Alex Toolis (born 31 March 1992) is a retired Australian rugby union player. His twin brother, Ben, played international rugby for Scotland.

==Early life==
Toolis was born in Brisbane, Australia.

==Rugby career==
Toolis arrived in Edinburgh, August 2013 after competing in the Queensland Premier Rugby competition playing for GPS Old Boys, where he helped GPS reach consecutive Premier Grade finals. He was also in the ARU's National Academy where he played in the IRB Pacific Nations Cup with his twin brother, Ben. He was also selected to play for the Queensland 'A' side in the IRB Pacific Nations Cup.

In November 2013, both twins were signed by London Irish on a short-term loan from Edinburgh Rugby. Toolis made his debut on 17 November 2013 against the Northampton Saints at Madjeski Stadium in London, where he started in the second row with his brother. This was the first time that London Irish had a pair of twins starting at the lock position.

He played one match on loan with Glasgow Warriors against Munster during their Pro12 title-winning 2014–15 season.

He played alongside Ben in the second row for the first time for Edinburgh in the away win over Benetton in September 2015. They were the first brothers to do so since Tim and Sep Visser in 2012, and the first set of twins to do so for the club in the professional era. They were the first twins to start a match together for the home side in Scotland in the professional era, in January 2016 win over SU Agen Lot-et-Garonne.

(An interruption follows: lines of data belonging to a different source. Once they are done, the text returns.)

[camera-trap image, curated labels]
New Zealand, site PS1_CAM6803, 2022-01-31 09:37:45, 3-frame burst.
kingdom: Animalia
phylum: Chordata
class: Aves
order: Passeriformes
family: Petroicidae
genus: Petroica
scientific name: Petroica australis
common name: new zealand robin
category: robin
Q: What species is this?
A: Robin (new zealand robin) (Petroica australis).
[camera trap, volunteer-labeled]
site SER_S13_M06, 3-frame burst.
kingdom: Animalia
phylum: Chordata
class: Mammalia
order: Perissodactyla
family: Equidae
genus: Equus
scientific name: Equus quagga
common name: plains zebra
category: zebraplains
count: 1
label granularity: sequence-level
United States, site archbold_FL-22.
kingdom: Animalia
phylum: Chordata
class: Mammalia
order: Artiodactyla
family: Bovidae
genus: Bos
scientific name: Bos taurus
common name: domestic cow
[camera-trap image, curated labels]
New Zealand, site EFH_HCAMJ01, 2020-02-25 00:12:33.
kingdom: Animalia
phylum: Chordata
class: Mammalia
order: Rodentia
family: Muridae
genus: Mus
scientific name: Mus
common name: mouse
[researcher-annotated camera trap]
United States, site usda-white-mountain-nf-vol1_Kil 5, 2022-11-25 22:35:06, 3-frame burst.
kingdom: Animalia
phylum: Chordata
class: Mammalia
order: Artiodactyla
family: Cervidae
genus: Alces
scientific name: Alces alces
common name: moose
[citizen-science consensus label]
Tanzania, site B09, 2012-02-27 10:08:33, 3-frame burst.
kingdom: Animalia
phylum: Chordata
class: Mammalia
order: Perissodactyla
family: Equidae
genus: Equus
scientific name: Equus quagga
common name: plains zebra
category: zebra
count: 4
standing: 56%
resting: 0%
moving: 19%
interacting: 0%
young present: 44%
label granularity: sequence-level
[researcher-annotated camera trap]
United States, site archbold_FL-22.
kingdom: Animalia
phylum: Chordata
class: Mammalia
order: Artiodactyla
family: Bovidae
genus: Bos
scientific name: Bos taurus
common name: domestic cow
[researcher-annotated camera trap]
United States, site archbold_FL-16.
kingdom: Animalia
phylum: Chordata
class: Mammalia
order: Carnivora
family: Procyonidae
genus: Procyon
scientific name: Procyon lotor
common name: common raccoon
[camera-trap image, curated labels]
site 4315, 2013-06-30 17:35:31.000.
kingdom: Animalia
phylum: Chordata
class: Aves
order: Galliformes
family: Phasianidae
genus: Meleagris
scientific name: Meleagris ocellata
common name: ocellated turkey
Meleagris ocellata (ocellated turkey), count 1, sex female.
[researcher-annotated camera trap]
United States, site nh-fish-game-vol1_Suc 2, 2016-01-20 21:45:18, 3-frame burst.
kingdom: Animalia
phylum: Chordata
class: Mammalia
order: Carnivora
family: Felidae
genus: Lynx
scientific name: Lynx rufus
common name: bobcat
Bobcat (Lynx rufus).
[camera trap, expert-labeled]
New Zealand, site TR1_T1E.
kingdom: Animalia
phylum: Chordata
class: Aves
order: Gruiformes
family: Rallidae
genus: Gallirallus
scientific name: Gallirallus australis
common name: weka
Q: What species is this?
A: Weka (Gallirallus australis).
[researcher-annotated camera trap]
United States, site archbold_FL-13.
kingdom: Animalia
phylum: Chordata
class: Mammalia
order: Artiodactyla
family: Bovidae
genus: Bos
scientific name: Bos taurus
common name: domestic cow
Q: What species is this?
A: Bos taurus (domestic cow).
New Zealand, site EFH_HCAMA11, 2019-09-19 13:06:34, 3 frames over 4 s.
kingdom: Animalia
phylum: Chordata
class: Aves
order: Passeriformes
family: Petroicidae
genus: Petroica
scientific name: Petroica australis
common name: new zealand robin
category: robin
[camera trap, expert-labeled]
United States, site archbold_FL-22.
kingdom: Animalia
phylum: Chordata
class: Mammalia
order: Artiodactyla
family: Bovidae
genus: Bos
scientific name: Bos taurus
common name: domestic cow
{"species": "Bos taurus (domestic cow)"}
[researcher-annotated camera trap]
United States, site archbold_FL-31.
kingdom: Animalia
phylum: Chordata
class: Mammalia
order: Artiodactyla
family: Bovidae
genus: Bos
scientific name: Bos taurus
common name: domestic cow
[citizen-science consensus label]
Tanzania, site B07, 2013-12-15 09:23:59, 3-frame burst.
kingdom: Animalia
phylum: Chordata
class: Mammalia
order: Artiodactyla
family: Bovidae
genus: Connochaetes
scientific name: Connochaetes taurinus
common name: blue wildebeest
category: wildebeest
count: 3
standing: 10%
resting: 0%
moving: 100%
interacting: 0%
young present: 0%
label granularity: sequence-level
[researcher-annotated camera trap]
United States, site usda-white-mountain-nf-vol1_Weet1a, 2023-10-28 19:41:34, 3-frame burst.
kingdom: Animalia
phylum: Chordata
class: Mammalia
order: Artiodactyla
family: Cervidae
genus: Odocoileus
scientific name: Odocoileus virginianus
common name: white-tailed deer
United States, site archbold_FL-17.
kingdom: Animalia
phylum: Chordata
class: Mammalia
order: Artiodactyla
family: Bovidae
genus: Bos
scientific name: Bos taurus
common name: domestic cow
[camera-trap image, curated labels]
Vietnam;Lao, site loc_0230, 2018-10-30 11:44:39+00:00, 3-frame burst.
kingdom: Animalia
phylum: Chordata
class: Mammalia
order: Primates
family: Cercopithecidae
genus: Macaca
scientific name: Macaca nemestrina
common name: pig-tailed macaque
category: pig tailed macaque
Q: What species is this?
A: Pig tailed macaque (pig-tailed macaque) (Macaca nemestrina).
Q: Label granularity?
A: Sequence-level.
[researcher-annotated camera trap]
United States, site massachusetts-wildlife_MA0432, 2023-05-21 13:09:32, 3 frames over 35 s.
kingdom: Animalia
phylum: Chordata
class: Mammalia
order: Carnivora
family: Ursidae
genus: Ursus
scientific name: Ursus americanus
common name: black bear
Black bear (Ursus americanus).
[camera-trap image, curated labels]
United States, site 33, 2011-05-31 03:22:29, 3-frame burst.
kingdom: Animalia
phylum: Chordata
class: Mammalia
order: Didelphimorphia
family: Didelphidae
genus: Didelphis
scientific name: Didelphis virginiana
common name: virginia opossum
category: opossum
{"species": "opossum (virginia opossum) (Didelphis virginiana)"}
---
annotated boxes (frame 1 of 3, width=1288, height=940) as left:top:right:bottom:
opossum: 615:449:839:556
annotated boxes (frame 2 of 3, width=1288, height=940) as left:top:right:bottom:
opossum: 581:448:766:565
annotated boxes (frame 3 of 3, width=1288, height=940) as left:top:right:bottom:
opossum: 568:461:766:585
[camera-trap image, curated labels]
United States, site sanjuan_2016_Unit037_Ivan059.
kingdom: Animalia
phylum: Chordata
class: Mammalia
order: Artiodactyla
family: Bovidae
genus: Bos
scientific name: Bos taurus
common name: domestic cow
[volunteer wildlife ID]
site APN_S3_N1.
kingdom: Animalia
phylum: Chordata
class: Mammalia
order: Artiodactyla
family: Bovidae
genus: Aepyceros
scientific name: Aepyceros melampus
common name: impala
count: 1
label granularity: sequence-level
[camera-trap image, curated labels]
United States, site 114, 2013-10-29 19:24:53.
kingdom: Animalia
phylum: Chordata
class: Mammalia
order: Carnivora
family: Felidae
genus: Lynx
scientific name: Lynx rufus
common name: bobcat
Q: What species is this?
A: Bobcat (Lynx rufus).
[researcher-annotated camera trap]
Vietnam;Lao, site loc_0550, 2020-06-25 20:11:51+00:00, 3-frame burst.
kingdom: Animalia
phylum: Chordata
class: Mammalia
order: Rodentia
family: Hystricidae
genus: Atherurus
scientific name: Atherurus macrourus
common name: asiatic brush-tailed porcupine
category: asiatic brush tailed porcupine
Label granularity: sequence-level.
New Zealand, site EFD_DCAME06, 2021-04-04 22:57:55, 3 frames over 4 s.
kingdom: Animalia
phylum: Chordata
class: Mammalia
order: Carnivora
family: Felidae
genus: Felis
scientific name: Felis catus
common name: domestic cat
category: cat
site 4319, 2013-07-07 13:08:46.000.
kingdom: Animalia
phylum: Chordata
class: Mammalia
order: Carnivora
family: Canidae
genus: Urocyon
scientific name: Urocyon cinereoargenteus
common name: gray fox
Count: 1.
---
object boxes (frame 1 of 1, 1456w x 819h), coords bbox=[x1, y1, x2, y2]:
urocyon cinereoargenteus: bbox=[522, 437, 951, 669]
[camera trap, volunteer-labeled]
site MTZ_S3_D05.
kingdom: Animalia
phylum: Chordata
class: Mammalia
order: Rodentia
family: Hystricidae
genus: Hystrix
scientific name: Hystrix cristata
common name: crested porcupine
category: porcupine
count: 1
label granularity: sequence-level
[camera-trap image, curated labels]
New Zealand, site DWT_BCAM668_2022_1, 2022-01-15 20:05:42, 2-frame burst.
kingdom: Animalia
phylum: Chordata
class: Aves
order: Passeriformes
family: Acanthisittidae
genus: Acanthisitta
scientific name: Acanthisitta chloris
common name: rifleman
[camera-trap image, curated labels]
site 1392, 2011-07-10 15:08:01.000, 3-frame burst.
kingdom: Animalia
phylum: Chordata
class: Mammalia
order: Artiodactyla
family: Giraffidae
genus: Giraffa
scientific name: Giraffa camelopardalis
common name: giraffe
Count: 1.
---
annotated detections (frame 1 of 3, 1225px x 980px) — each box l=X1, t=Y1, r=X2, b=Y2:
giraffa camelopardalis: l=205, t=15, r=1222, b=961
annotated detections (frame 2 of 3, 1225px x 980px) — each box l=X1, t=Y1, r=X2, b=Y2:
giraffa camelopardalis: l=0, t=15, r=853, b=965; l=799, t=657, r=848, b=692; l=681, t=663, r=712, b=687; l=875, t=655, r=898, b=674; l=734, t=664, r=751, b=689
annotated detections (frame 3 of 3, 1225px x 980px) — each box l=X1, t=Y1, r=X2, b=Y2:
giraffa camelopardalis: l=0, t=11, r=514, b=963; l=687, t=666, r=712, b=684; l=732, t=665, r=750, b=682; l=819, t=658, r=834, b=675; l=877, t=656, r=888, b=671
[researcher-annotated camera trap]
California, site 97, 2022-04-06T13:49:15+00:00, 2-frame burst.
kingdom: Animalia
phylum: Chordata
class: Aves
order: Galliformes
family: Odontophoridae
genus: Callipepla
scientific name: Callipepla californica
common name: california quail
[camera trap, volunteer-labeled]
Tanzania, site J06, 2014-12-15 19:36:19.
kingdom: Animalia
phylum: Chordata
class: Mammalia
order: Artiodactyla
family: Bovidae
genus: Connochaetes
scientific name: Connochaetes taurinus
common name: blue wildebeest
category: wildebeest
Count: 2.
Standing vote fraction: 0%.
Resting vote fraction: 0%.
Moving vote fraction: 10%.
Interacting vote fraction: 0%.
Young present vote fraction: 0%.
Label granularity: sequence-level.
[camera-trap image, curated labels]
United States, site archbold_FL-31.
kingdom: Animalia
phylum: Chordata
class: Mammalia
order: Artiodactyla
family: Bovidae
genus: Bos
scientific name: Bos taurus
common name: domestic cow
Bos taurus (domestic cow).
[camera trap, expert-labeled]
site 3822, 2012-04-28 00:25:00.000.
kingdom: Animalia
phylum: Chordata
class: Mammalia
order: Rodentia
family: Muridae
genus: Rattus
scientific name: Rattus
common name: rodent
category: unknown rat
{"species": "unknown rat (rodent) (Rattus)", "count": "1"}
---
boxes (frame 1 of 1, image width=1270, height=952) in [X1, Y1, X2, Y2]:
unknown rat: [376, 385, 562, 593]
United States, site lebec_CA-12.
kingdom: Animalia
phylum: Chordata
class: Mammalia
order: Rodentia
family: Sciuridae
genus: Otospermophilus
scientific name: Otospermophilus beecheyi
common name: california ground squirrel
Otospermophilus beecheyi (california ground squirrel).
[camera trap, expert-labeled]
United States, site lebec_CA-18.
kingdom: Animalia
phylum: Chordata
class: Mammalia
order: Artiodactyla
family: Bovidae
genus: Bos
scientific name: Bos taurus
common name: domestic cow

Toolis signed a two-year deal for the Rebels to return to Australia for the 2017 Super Rugby season; however, he received a serious neck injury which ruled him out for a year.

Alex was forced to retire through several repeated injuries.

In Dec 2021 Alex took up the role of Academy and Performance Manager at Boroughmuir Rugby Club, in Edinburgh, Scotland, where he is responsible for driving, developing and delivery of a rugby performance programme to support youth development from Micros (Under-5s) through to Colts (U18s) and their transition to senior rugby, with an emphasis on players achieving their best, whether at club, region or national levels. In his first season the Boroughmuir U18s went on to win the Scottish National Club Cup and two of the squad, Jerry Blyth-Lafferty and Liam McConnell played for the Scotland U18s Team, with Liam also being selected as Captain, a strong start to a new career in club rugby player development.